The Volokh Conspiracy
Mostly law professors | Sometimes contrarian | Often libertarian | Always independent
There are five, and you can read English-language summaries linked to from this page. Four of the five decisions reverse Facebook's decisions to remove content, and thus take a relatively speech-protective provision, though (unsurprisingly) not always as speech-protective a position as U.S. First Amendment law would apply to governmental restrictions on speech. The one decision that the panel upheld had to do with the use of an ethnic slur against Azerbaijanis in the Armenian-Azerbaijani conflict:
The post used the term "тазики" ("taziks") to describe Azerbaijanis. While this can be translated literally from Russian as "wash bowl," it can also be understood as wordplay on the Russian word "азики" ("aziks"), a derogatory term for Azerbaijanis which features on Facebook's internal list of slur terms. Independent linguistic analysis commissioned on behalf of the Board confirms Facebook's understanding of "тазики" as a dehumanizing slur attacking national origin.

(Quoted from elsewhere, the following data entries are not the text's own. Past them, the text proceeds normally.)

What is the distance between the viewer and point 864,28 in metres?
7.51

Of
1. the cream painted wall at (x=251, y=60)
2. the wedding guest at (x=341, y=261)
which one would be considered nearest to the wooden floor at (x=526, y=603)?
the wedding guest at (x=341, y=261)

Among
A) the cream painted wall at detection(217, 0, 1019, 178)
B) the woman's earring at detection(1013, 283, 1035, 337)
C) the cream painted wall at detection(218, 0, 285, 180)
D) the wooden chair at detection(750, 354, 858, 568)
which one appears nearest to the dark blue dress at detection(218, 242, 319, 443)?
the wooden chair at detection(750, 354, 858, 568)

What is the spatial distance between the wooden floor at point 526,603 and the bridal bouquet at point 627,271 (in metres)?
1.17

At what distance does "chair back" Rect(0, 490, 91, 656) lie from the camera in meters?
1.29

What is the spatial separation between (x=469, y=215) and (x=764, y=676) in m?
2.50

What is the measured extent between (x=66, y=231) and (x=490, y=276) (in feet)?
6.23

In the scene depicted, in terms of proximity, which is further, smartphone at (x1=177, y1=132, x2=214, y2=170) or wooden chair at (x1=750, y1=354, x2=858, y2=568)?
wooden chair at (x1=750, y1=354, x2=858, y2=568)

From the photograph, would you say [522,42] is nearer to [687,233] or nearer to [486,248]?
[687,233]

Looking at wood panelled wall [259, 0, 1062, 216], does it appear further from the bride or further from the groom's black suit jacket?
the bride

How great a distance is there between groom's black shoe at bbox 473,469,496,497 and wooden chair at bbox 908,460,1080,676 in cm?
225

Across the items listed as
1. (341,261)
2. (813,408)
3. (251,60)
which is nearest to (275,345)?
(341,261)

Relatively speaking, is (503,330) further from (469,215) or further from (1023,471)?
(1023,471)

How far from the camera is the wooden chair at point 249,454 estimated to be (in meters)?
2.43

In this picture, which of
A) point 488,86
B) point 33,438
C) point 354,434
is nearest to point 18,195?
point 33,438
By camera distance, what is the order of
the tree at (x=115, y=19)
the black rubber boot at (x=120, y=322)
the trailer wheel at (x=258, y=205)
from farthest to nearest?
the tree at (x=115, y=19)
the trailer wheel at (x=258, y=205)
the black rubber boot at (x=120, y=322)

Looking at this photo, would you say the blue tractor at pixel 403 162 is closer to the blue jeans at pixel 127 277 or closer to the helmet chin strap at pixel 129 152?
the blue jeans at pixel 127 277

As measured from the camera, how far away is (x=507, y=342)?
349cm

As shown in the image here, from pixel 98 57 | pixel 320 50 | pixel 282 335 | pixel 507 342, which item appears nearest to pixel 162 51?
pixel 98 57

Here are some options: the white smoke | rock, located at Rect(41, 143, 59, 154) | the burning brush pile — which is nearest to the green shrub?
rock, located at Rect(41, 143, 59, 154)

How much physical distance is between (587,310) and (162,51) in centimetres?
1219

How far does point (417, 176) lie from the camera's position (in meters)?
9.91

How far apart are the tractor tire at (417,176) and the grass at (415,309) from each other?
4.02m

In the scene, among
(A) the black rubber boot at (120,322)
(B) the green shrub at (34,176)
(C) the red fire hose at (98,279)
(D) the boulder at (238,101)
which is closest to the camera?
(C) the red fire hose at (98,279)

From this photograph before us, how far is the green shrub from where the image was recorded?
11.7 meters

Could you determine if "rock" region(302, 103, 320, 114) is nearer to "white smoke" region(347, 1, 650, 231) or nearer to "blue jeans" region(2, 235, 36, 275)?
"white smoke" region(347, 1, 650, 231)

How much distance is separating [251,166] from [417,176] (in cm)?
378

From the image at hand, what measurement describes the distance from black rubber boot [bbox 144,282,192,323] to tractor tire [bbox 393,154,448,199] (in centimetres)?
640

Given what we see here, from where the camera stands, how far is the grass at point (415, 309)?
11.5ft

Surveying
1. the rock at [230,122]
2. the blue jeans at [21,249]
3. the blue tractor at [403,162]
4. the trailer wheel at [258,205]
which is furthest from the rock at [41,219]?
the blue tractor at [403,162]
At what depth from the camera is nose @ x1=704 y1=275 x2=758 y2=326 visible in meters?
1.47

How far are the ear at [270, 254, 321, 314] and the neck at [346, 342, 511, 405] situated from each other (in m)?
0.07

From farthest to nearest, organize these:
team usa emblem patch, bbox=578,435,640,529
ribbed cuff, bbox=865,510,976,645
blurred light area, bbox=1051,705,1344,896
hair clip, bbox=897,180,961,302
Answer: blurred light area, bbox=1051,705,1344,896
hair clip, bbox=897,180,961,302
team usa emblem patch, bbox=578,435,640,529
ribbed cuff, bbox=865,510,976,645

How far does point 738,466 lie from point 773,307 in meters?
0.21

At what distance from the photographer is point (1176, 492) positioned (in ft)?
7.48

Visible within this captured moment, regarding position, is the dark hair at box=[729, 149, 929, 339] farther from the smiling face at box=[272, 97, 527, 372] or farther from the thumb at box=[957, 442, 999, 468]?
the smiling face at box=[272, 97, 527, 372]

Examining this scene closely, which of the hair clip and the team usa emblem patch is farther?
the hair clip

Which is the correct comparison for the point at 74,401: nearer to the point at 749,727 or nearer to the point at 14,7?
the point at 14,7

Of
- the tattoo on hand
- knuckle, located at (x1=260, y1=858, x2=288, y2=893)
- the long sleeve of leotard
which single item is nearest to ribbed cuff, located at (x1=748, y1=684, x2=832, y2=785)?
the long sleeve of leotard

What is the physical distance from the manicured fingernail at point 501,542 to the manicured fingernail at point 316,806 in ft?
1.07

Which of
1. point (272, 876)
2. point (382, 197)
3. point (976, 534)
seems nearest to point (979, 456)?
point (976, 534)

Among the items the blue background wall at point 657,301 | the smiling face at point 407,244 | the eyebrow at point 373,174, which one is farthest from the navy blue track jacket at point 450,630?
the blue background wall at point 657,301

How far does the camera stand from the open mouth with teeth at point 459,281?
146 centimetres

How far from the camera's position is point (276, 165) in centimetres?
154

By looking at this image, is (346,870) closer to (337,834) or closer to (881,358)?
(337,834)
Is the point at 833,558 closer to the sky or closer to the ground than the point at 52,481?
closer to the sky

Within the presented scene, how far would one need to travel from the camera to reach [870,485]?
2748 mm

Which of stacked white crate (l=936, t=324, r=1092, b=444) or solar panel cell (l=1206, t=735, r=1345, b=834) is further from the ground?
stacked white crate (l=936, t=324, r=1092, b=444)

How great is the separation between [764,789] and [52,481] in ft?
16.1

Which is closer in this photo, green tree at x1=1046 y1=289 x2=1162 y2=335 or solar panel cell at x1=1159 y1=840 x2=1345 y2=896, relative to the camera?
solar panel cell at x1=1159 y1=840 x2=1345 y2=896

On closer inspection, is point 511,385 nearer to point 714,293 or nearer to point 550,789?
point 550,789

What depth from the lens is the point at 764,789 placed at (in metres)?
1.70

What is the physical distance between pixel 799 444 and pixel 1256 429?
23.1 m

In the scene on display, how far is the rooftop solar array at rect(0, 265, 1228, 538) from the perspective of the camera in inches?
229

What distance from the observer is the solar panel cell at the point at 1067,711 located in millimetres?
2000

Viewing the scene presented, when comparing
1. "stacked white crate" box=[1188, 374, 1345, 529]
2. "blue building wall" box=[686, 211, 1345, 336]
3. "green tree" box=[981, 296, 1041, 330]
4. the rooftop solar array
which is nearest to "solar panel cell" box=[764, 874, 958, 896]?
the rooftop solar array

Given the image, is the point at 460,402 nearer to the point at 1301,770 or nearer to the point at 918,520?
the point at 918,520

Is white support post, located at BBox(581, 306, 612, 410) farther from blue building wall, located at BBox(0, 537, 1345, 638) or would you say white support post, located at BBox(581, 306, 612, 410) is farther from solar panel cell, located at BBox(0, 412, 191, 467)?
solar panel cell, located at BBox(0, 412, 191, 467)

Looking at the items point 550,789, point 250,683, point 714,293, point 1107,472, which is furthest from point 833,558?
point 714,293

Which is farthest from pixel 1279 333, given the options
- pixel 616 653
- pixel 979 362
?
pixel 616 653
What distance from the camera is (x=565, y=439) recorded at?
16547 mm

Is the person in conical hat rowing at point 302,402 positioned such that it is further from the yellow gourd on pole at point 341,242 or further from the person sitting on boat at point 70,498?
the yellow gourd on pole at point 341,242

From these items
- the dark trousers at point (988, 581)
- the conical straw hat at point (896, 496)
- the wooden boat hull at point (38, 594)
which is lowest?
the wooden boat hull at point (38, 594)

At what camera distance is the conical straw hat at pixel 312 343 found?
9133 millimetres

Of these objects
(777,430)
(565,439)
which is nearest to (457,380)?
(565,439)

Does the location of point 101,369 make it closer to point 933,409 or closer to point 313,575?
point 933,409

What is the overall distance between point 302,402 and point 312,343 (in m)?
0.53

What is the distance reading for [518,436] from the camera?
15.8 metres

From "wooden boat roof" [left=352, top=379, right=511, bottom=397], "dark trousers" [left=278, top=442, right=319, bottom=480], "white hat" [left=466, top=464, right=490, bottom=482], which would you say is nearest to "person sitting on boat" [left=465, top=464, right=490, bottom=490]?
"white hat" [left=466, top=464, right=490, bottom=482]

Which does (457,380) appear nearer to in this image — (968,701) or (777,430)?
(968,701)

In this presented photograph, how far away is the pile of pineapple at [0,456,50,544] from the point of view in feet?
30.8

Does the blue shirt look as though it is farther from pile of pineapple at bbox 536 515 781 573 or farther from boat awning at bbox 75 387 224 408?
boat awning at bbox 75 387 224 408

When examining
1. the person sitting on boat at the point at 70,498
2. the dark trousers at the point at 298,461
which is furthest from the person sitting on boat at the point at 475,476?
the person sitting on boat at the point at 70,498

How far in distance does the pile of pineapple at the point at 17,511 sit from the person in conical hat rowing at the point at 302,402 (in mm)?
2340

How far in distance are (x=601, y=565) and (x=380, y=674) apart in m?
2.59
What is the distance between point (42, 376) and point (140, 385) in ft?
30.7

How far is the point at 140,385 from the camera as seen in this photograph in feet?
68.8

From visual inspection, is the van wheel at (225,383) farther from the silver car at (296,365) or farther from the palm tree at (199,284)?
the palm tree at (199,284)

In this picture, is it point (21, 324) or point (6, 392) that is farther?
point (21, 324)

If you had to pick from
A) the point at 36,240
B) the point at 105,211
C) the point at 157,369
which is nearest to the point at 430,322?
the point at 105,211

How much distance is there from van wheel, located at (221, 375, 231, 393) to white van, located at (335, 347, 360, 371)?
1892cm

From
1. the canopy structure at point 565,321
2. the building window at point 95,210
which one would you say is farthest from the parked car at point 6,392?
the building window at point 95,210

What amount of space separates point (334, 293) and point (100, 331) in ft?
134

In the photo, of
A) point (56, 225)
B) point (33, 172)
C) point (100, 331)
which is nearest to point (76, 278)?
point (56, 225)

It's possible that the nipple decision, by the way, would be actually more protective than First Amendment law would be as to governmental restrictions on speech on some kinds of government property. First Amendment law allows reasonable, viewpoint-neutral restrictions in such government-as-proprietor situations (as opposed to general bans on speech even on private property, with the private property owner's permission, imposed by the government as sovereign). A categorical ban on depictions of the female nipple in a limited public forum would likely be upheld under such a standard.